First day of the new year, we're going to go out for breakfast, take a walk, and then see True Grit. Good times.

I don't do resolutions well- I always have these grand, sweeping thoughts like, say, work for world peace, when I need to focus on something like drinking more water and cleaning the bird cage more often. Maybe if I am well-hydrated and less-stressed over a bird cage that embarrasses me, I will be calmer and more able to deal with the world peace thing.

So, this year I am going to drink more water and clean the bird cage more often. There. I am also going to send letters, well, postcards-I don't have a lot to say- to all the family members and a few select friends. It's a start, anyway.

I am in the middle of a book called Demonglass, by Rachel Hawkins, a Hex Hall novel. It is really fun. I have a hard time suggesting hardcover books in series like these, supernatural, paranormal romance-y books, but I love to read them, I'm sure someone else will too, so there you go. (Couldn't find cover art for Demonglass.)

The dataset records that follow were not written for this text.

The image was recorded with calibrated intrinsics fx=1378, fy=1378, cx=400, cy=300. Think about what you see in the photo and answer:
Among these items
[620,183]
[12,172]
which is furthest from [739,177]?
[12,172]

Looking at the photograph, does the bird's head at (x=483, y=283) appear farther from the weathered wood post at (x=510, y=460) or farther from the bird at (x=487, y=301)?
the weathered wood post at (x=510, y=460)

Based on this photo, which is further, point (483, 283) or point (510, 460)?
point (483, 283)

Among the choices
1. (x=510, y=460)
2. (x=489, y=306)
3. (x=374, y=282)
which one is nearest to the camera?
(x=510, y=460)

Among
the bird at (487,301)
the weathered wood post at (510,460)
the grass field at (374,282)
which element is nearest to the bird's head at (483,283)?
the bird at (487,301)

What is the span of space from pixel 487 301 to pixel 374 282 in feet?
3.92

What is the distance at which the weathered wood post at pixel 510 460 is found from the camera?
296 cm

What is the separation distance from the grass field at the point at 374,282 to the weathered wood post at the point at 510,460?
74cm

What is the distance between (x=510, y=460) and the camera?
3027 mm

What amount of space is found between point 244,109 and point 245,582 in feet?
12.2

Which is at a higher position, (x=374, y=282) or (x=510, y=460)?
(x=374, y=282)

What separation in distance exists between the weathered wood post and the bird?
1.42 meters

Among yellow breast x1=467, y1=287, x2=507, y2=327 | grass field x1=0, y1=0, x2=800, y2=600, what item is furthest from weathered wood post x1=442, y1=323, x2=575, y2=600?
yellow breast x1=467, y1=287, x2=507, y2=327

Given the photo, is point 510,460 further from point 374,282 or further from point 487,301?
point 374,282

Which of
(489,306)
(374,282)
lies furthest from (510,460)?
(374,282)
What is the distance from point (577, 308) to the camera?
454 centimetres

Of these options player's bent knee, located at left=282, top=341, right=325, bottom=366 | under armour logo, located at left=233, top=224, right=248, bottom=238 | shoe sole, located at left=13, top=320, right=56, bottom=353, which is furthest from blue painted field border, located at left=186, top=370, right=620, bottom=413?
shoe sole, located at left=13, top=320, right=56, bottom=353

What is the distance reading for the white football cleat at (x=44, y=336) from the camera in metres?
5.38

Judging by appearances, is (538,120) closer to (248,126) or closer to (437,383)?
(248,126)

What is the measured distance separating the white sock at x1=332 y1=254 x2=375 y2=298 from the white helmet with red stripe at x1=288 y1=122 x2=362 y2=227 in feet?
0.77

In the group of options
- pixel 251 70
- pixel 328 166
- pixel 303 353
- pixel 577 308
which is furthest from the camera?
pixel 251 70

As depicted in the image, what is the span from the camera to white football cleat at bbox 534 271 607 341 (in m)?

Demonglass is the second in a series and I didn't read the first one, don't think I really need to now-but I will. It's a good romp, a nice romantic tangle, I like stories about shifters and weres, and demons are just a little extra thrilling. I find myself wishing I had it in my hands when I am waiting for things, like breakfast, so that proves to me that it's compelling enough to stay with. I am taking it with me to the movies to read while I wait for it to start. I think the author will be on tour for this book in the spring and coming to the store, that's another good reason to read both in the series. Age 12 and up. (Hyperion. $16.99. Available in March, 2011, the first one, Hex Hall is available now.)